**Exercise passage:**
*** Begin section ***

The main consequence of this situation is the heavy accumulation of products in ports since the goods arrive from the factories to the port of origin, but, as mentioned above, there are not enough vessels to transport them to the port of destination. This situation becomes even more complicated when goods pass through intermediate ports, causing additional delays, increasing the average storage duration from 15 days to 90 days, and even exceeding 120 days.

In these circumstances, insurance policies for goods suffer three important consequences: 1) the extension of the duration of transport, which implies an increase in the duration of risk and generates the need to adapt the conditions of the policies; 2) delays and, therefore, the lack of supplies at the destination, are causing an increase in the value of goods (for example, the price of a barrel of Brent oil has increased by 46.73% during the last twelve months), which means that the exposure of the insurance company increases to the same extent; and 3) the increase in goods (and accumulations) in ports generates the need to store them in warehouses whose characteristics and degree of suitability, in many cases, may not be assessed by insurance companies.

But these circumstances not only affect insurance policies for goods, but also the public liability coverage of ports, terminals, and transport operators, which is insured in maritime insurance markets and which is also affected by this situation given the increase in exposure of the goods due to events such as theft and fires in custody at the terminals.

In addition, we cannot forget that the lack of sufficient vessels to meet the demand for transport also results in an increase in the freight prices charged by vessels. One particularly relevant case is the container ship sector, a loss-making market in recent years (for example, the bankruptcy of Hangjin Shipping in September 2018), which has currently increased the price of their freight five times and is generating significant profits for vessel operators. This increase in freight has in turn led to a strong increase in the value of vessels, calculated on the basis of not only steel and their engines, but also for the capacity they have to generate profit. This is reflected in requests for significant increases in the current insured values of vessels (the underwriters work with a 10% margin of fluctuation in their calculations, but today the requests exceed 20%), which in turn puts greater stress on the insurance companies.

*** End section ***

**Task prompt:**
Continue the text on port congestion and its effect on maritime insurance, starting after its final sentence. The material that follows has nothing to do with the text on port congestion and cargo insurance.

**Material provided:**
*** Begin section ***

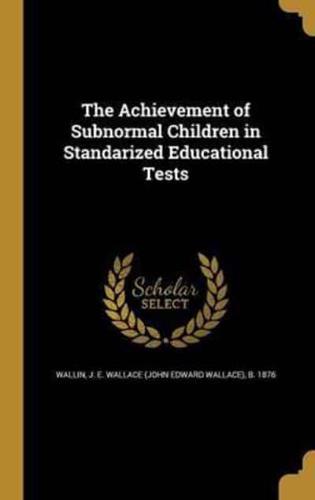 The Achievement of Subnormal Children in Standarized Educational Tests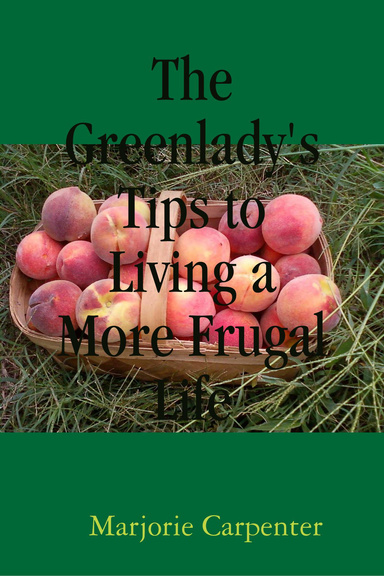 The Greenlady's Tips to Living a More Frugal Life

*** End section ***

**Expected output:**
As for the effect that the supply chain crisis will have on the loss ratio, it is still unknown and although it is still too soon to assess the effect, we can discuss some factors that might cause it to increase:

  • Given the need to increase the number of trucks to transport the accumulated goods, the lack of professional drivers has become evident, and we cannot forget that the most common claims in this type of transport (overturning and thefts) can be avoided by experienced drivers.
  • Beaching, collisions, and fires on vessels will unfortunately continue to occur, but the increase in the insured values of both the goods and the ship will cause the amount of the claim to be compensated to be greater than it was one year ago.
  • The crisis has led to the need to find additional storage space quickly, whose characteristics and degree of suitability were unknown at the time of underwriting, thus increasing the uncertainty about their suitability.

In short, we can conclude that we are experiencing an extraordinary situation of a deficit in supplies and means of transport, which, as we have described, directly affects transport insurance. However, although there is a common opinion that this situation is circumstantial and will tend to stabilize itself in the near future, it is true that it has caused changes in companies’ logistics policies, creating—along with the old long-distance supply lines—other closer lines that minimize the risk of a future lack of transport and that, in addition, will imply a lower environmental cost. With regard to the transport insurance industry, the practice has revealed the difficulty certain companies face to find insurance companies that adapt to the situations of profound change and high exposure that we have experienced in the short term. However, the customer who views their insurer as a long-term partner and who takes into account adequate technical and economic solvency, may successfully face such extraordinary circumstances.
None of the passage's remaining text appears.